━━ Provided text ━━

- Type: 18-cylinder two-row radial aircraft engine
- National origin: Japan
- Manufacturer: Nakajima
- Number built: ~10

= Nakajima Ha219 =

1940s Japanese piston aircraft engine

The Nakajima Ha219 (also known as the Ha-44 under the unified designation system, BH by the company and NK11A by the Imperial Japanese Navy Air Service (IJNAS)), was a late war Imperial Japanese Army Air Force (IJAAF) 2461 hp 18-cylinder air-cooled radial engine, used on the Tachikawa Ki-94-II, Nakajima Ki-84-N and Nakajima Ki-87.

━━━

*Objective:* For each statement below, say whether it agrees with the text on the Nakajima Ha219, and quote the words from that text that decide it: (a) Nakajima manufactured the engine. (b) The engine is liquid-cooled. (c) The Imperial Japanese Navy Air Service designated the engine BH.

━━ Data supplied ━━

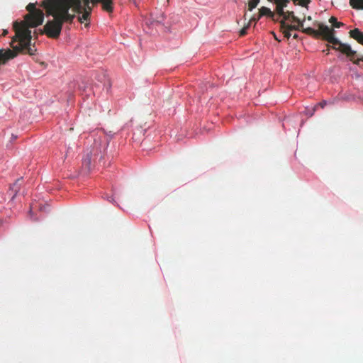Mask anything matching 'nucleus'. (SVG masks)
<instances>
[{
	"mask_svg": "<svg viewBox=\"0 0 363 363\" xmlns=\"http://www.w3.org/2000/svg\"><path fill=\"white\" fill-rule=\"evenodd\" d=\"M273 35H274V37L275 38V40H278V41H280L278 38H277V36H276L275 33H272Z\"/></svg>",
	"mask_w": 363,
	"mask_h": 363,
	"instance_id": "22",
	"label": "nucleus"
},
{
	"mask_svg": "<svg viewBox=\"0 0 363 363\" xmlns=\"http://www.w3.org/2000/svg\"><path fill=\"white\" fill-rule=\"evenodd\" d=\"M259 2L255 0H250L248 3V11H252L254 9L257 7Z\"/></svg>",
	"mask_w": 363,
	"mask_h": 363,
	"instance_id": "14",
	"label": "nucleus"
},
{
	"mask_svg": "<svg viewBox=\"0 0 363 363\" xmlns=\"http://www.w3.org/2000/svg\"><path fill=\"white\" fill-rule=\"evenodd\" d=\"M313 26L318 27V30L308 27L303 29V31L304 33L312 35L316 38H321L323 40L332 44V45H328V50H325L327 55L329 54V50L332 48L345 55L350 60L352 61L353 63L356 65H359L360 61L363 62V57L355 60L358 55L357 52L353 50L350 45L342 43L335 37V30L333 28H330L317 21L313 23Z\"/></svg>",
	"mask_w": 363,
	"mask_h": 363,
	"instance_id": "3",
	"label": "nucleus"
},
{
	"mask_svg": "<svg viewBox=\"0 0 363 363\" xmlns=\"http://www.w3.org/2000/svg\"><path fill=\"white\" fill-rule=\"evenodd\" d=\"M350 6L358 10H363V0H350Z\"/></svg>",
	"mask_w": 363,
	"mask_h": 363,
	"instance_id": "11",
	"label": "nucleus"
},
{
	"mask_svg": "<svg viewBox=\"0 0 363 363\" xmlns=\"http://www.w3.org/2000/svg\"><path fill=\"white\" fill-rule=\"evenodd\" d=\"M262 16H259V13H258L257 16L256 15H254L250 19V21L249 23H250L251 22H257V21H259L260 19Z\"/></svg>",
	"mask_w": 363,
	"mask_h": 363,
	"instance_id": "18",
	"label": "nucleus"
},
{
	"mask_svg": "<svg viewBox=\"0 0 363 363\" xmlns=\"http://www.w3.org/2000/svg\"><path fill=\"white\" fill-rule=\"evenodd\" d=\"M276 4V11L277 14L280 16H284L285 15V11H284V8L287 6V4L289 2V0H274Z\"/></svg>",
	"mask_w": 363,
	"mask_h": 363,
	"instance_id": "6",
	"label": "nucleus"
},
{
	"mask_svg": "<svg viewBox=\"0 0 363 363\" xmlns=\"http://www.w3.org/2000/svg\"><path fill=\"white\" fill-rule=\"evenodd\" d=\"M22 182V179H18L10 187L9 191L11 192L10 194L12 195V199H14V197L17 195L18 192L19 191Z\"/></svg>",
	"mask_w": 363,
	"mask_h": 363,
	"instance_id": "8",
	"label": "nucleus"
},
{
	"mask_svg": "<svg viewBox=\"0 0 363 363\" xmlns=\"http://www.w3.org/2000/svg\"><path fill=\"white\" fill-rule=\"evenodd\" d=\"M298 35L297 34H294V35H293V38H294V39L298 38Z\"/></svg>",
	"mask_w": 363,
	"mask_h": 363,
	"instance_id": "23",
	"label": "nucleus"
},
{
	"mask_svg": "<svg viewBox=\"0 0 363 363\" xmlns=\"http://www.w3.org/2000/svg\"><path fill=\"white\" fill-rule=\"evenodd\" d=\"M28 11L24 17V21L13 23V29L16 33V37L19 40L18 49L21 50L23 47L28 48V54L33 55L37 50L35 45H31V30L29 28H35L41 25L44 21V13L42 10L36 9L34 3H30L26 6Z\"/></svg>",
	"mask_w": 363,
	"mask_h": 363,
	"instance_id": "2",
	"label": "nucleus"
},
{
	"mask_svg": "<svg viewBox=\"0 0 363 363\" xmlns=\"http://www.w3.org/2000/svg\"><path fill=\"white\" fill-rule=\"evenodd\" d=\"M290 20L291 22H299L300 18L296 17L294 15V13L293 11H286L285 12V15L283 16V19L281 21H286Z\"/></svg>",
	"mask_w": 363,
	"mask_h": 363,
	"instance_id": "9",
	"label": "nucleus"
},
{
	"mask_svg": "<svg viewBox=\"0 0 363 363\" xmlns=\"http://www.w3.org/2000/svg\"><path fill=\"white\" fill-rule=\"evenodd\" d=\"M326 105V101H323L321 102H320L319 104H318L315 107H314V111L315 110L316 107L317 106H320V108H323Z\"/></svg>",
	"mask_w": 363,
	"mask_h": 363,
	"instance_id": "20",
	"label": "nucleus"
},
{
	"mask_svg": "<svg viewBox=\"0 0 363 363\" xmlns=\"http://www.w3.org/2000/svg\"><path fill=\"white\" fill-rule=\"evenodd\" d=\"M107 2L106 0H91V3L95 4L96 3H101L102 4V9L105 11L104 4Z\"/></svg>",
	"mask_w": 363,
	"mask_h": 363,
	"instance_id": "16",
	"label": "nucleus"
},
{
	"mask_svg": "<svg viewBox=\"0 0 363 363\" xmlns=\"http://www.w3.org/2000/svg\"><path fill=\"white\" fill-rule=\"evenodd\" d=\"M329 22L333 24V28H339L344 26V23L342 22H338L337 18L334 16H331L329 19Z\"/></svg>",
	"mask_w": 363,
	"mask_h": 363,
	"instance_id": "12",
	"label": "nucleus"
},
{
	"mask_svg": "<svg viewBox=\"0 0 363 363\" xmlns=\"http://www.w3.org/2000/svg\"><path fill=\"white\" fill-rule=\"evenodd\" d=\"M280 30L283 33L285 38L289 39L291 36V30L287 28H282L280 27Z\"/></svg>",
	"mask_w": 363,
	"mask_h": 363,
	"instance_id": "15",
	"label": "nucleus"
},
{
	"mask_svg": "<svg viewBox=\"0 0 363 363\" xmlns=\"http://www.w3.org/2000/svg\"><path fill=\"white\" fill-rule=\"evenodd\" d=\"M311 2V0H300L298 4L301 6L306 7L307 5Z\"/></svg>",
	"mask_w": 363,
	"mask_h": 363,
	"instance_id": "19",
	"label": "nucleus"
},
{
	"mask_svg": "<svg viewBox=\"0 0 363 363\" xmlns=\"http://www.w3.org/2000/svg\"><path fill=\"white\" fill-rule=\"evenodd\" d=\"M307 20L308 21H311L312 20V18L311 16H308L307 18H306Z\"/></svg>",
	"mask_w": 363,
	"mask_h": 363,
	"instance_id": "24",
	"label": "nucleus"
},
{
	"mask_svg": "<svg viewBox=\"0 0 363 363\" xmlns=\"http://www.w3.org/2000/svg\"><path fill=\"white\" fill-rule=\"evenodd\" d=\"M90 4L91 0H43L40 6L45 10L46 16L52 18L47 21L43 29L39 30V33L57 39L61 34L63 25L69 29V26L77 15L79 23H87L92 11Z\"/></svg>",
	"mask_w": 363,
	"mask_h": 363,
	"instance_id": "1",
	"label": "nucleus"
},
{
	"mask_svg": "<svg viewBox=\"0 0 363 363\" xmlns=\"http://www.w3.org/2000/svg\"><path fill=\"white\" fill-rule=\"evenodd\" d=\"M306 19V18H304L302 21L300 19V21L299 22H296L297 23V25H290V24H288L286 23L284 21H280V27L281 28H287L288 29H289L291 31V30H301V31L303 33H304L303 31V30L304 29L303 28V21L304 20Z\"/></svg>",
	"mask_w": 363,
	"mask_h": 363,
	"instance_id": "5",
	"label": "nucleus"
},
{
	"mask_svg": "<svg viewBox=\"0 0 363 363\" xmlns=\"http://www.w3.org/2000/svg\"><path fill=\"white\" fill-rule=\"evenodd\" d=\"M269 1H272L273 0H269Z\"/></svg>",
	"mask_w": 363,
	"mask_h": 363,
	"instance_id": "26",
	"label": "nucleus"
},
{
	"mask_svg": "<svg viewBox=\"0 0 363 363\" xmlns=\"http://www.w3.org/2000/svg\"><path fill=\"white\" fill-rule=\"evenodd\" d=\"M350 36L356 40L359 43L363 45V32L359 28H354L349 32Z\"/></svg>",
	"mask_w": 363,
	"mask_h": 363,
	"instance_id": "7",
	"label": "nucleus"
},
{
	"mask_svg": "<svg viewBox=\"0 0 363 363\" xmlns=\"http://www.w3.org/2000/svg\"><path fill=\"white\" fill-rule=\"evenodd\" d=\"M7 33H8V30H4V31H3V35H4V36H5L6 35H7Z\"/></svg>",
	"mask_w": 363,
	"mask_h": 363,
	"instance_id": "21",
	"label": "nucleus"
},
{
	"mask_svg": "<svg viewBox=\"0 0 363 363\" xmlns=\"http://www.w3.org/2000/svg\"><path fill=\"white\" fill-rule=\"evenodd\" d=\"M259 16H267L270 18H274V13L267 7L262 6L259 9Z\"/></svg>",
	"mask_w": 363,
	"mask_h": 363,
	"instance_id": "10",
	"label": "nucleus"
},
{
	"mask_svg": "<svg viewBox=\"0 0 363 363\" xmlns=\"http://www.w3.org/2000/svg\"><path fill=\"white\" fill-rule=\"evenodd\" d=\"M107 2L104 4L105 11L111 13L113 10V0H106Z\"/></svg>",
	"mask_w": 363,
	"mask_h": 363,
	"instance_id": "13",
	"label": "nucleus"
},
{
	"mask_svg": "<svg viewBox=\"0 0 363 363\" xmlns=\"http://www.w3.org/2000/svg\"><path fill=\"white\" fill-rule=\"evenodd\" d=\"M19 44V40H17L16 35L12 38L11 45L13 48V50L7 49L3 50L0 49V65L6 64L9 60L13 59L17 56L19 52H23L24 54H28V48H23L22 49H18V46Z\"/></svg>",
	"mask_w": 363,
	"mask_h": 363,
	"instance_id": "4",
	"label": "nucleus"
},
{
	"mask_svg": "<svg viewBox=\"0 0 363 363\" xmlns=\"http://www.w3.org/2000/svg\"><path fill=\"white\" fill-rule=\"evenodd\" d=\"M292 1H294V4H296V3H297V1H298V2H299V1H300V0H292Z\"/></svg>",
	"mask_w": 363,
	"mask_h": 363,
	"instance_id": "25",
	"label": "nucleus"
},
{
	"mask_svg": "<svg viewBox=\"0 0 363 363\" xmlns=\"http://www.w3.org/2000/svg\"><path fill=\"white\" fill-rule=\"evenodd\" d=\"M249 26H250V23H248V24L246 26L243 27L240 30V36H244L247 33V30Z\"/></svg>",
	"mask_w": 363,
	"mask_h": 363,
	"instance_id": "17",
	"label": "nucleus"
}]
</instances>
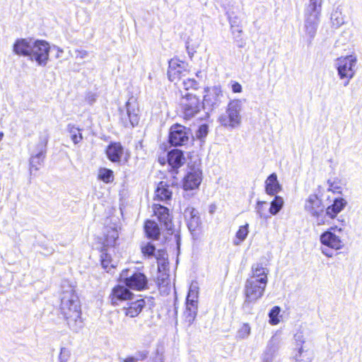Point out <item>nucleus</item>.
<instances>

━━━

*Finished exercise:*
(a) Yes: "Manufacturer: Nakajima"
(b) No: "18-cylinder air-cooled radial engine"
(c) No: "BH by the company and NK11A by the Imperial Japanese Navy Air Service (IJNAS)"